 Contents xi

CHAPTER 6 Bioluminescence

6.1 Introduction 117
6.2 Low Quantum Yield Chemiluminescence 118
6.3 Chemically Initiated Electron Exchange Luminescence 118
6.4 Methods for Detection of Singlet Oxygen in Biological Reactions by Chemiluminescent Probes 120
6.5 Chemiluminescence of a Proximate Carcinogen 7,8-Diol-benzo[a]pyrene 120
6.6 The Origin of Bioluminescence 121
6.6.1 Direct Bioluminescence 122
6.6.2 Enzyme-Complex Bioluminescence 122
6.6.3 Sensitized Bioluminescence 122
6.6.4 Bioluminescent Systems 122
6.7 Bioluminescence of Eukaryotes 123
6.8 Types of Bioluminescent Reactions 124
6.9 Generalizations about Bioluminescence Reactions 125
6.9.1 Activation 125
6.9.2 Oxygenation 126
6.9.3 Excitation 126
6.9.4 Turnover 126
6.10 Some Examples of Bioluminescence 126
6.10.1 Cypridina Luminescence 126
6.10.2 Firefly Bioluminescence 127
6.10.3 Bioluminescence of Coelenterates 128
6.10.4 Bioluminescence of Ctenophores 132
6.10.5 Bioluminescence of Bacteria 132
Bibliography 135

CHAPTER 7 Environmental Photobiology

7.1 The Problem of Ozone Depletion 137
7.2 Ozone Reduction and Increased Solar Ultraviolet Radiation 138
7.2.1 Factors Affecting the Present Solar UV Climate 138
------
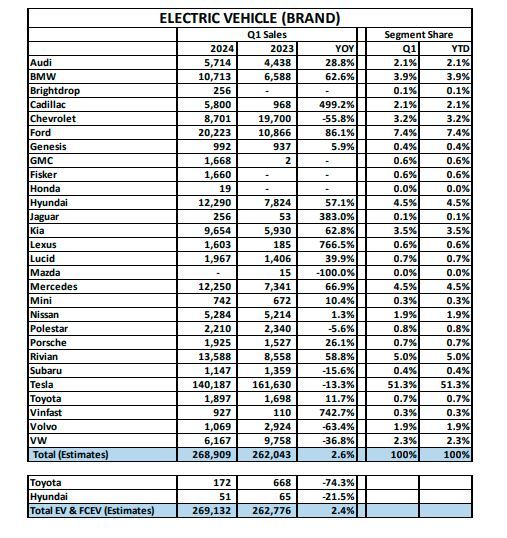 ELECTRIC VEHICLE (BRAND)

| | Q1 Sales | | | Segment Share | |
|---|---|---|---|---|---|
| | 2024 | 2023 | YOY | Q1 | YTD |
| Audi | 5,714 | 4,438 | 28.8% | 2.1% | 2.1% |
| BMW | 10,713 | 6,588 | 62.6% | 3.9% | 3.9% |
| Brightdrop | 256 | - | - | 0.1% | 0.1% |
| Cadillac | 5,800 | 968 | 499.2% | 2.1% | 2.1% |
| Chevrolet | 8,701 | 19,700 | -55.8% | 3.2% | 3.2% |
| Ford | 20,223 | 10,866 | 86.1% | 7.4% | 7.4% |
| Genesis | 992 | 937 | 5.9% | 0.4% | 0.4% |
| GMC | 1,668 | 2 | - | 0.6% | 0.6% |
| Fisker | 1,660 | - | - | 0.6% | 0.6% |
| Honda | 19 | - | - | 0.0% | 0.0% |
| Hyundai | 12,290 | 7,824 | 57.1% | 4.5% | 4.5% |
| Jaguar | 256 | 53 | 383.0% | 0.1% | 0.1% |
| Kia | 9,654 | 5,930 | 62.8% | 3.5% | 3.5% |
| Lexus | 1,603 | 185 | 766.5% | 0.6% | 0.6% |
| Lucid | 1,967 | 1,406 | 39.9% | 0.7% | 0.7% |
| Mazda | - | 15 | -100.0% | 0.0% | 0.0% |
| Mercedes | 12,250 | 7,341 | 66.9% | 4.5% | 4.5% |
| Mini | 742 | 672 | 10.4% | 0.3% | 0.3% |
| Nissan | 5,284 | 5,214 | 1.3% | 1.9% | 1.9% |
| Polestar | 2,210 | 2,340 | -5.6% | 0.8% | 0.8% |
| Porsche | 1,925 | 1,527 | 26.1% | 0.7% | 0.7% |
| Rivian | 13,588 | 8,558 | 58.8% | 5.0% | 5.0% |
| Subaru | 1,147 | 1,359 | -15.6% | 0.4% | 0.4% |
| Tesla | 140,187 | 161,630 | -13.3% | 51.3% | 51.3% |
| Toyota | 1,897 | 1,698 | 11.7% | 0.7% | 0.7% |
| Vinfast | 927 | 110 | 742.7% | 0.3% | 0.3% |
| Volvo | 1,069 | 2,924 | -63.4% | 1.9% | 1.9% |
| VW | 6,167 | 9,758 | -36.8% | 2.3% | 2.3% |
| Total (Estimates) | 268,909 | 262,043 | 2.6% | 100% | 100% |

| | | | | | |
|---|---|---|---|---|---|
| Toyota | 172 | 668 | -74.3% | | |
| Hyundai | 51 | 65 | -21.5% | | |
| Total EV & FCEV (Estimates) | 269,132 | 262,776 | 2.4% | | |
------
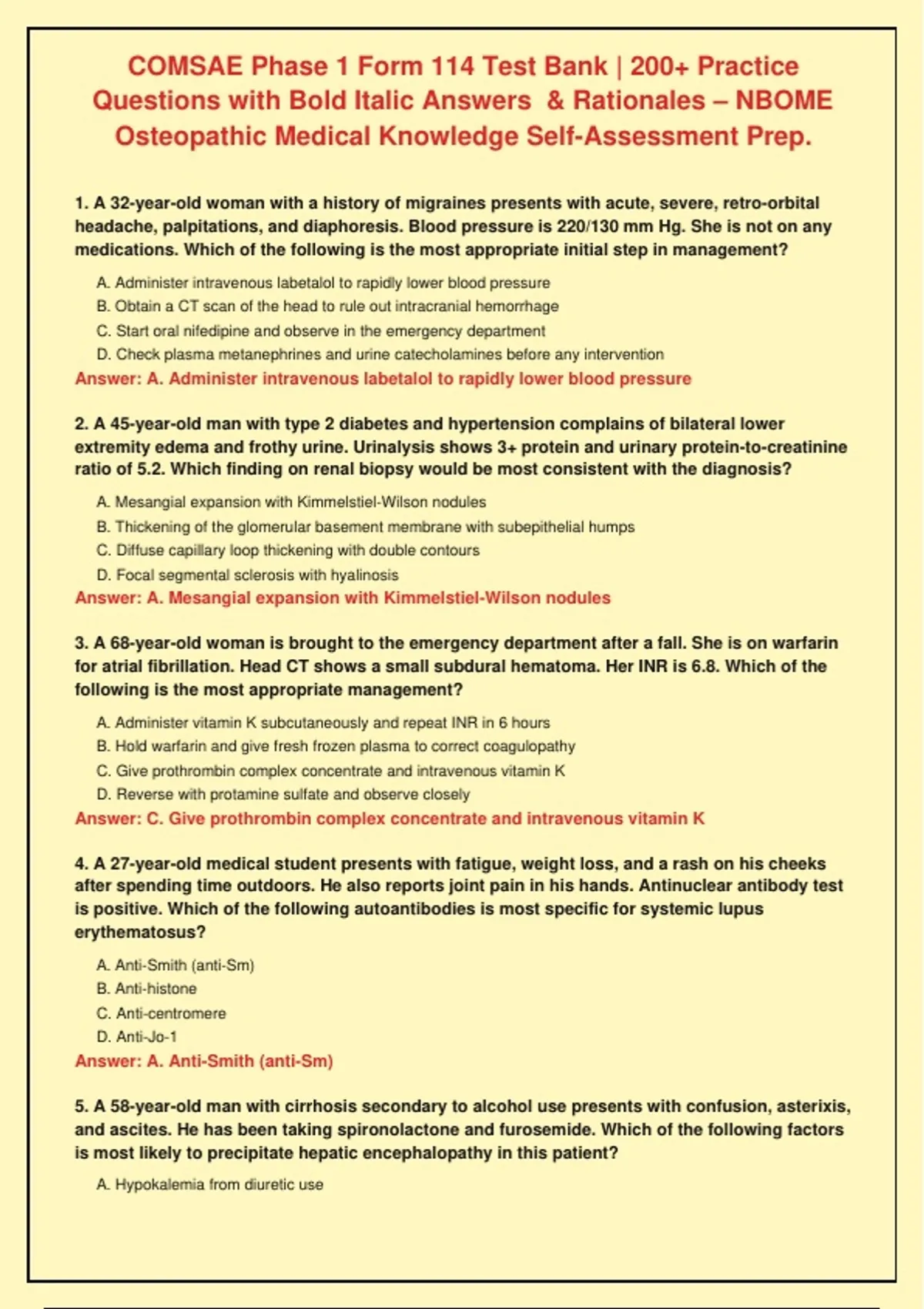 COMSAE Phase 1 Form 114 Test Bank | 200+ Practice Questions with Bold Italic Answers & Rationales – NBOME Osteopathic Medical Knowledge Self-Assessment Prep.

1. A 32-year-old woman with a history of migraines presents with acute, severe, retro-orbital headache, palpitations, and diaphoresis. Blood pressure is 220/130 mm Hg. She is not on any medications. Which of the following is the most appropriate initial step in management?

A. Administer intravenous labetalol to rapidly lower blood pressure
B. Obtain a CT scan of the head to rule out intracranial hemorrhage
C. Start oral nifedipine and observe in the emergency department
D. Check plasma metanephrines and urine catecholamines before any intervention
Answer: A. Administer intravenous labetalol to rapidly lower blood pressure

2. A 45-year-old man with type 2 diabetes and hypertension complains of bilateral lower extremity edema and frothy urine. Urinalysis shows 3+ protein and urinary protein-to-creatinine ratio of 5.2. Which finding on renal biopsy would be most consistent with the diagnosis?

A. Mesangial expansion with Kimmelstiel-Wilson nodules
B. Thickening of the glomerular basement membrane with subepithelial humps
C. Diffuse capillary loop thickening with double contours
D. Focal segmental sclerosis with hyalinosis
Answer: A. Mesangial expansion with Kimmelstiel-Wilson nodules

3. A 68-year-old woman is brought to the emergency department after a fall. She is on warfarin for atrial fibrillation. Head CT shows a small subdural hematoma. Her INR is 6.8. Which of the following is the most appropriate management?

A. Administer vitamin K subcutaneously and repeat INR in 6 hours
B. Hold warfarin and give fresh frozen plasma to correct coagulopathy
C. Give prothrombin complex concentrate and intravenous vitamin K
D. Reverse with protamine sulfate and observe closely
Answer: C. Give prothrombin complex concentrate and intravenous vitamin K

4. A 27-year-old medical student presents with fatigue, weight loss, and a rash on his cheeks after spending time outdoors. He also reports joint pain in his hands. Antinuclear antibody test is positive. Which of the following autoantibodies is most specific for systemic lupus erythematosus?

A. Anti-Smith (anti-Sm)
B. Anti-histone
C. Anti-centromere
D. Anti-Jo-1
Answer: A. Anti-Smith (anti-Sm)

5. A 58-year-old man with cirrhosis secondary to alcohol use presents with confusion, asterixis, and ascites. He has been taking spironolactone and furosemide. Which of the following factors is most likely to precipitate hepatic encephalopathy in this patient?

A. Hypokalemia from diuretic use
------
▶ [ASSIGNED TASK] Produce only the lines from the line containing "Contents xi" through the line containing "6.7 Bioluminescence of Eukaryotes 123", inclusive of both, exactly as they stand in the entries above.

▶ [SOLUTION FOR THIS EXERCISE]
 Contents xi

CHAPTER 6 Bioluminescence

6.1 Introduction 117
6.2 Low Quantum Yield Chemiluminescence 118
6.3 Chemically Initiated Electron Exchange Luminescence 118
6.4 Methods for Detection of Singlet Oxygen in Biological Reactions by Chemiluminescent Probes 120
6.5 Chemiluminescence of a Proximate Carcinogen 7,8-Diol-benzo[a]pyrene 120
6.6 The Origin of Bioluminescence 121
6.6.1 Direct Bioluminescence 122
6.6.2 Enzyme-Complex Bioluminescence 122
6.6.3 Sensitized Bioluminescence 122
6.6.4 Bioluminescent Systems 122
6.7 Bioluminescence of Eukaryotes 123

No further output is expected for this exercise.